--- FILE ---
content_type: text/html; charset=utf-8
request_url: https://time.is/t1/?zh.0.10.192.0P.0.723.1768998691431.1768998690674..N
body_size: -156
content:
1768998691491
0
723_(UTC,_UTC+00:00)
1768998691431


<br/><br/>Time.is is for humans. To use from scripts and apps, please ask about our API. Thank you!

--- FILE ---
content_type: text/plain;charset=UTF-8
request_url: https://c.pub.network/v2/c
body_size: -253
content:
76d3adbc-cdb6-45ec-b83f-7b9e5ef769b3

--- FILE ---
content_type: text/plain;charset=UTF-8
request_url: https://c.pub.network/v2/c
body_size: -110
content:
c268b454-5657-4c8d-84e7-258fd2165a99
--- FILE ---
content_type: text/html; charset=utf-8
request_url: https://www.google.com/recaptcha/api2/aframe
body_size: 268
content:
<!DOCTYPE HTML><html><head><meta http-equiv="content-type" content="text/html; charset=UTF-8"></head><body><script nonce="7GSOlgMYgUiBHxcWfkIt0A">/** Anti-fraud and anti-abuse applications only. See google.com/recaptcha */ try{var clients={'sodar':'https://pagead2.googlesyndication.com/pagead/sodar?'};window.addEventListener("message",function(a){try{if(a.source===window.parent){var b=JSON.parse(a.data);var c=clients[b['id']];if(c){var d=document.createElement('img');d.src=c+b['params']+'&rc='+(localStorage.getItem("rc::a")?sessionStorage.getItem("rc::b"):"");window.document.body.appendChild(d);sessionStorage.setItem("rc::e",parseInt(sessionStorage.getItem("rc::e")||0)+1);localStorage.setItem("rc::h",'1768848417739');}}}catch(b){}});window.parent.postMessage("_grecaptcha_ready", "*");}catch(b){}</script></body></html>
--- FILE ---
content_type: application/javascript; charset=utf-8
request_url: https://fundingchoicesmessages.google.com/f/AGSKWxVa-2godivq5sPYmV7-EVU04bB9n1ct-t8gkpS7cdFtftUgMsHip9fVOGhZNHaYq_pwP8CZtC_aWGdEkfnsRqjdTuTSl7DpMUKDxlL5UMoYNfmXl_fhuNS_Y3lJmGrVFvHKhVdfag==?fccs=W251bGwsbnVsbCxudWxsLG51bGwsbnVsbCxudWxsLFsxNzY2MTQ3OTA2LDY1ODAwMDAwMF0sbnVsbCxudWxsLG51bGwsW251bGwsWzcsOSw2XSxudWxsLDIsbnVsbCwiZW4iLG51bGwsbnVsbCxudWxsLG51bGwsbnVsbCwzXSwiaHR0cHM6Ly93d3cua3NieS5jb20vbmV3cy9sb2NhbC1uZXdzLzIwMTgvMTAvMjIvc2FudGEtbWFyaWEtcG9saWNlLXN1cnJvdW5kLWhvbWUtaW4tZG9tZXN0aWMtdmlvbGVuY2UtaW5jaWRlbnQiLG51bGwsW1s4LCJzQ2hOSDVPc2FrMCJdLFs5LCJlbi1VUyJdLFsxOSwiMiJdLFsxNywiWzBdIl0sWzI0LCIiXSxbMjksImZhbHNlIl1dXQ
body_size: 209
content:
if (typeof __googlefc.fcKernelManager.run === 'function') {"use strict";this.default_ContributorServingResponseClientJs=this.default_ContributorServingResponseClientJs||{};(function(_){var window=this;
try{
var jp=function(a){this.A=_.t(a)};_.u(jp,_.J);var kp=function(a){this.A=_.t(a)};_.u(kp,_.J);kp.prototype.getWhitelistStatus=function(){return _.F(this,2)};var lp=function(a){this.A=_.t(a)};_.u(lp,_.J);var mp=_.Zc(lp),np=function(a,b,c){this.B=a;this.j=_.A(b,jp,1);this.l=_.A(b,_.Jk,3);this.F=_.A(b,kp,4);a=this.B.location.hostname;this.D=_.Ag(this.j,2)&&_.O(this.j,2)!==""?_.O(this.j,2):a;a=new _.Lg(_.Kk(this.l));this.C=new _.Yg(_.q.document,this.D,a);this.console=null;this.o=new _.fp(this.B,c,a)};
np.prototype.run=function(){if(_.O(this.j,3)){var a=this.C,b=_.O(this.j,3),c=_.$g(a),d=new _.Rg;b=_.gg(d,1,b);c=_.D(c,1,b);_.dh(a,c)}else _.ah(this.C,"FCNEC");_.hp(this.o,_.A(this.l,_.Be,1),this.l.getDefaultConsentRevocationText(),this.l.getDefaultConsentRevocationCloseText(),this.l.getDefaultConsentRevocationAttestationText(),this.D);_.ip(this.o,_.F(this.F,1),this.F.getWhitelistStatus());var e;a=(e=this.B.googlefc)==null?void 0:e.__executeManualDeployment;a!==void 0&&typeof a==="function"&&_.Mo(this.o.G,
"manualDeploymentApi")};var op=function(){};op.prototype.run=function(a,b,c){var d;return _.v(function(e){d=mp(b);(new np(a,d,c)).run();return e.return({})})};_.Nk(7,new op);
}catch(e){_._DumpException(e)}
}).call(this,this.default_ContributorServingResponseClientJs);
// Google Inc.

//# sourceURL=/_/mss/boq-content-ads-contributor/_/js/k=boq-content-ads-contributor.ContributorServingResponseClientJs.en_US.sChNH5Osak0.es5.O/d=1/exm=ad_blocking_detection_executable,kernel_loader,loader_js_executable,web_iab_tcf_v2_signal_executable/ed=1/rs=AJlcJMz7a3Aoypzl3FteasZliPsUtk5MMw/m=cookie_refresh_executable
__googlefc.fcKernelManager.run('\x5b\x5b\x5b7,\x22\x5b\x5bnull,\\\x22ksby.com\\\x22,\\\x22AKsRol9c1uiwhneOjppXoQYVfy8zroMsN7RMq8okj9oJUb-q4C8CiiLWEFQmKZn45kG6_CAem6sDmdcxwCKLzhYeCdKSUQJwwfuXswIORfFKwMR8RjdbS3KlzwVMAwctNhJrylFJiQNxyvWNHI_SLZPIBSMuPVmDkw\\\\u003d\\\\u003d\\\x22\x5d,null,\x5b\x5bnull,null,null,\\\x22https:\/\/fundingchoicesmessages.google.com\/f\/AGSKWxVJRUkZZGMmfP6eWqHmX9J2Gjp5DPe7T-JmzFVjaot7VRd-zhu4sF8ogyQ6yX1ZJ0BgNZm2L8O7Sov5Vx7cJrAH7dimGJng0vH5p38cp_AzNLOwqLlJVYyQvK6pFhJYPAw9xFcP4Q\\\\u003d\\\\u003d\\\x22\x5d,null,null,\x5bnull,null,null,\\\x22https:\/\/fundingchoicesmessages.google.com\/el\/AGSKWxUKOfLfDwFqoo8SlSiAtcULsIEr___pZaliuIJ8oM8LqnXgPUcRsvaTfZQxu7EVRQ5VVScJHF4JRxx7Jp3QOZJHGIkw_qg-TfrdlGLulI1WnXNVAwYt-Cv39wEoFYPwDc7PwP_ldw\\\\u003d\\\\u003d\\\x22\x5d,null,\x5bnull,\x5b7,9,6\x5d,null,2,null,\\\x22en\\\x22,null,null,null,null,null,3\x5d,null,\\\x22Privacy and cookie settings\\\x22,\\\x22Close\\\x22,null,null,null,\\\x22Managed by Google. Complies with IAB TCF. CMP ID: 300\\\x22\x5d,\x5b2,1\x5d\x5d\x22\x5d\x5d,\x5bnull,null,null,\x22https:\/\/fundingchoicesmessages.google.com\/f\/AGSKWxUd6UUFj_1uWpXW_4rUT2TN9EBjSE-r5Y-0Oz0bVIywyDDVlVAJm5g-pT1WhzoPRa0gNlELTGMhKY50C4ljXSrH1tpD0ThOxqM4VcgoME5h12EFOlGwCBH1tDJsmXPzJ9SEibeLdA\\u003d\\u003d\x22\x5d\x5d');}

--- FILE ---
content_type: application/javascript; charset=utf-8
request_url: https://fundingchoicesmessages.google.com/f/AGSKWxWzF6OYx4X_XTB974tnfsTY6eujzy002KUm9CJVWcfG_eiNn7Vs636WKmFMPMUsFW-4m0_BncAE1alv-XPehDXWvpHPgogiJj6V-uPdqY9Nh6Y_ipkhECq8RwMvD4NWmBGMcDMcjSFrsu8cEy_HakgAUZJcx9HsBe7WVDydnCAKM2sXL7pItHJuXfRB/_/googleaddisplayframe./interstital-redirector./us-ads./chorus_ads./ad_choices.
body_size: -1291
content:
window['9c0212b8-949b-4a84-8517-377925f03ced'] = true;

━━━

YOUR OBJECTIVE: Where in the entries above does the word "catch" appear? Copy each line that has it.

OUTPUT FOR THIS EXERCISE:
<!DOCTYPE HTML><html><head><meta http-equiv="content-type" content="text/html; charset=UTF-8"></head><body><script nonce="7GSOlgMYgUiBHxcWfkIt0A">/** Anti-fraud and anti-abuse applications only. See google.com/recaptcha */ try{var clients={'sodar':'https://pagead2.googlesyndication.com/pagead/sodar?'};window.addEventListener("message",function(a){try{if(a.source===window.parent){var b=JSON.parse(a.data);var c=clients[b['id']];if(c){var d=document.createElement('img');d.src=c+b['params']+'&rc='+(localStorage.getItem("rc::a")?sessionStorage.getItem("rc::b"):"");window.document.body.appendChild(d);sessionStorage.setItem("rc::e",parseInt(sessionStorage.getItem("rc::e")||0)+1);localStorage.setItem("rc::h",'1768848417739');}}}catch(b){}});window.parent.postMessage("_grecaptcha_ready", "*");}catch(b){}</script></body></html>
}catch(e){_._DumpException(e)}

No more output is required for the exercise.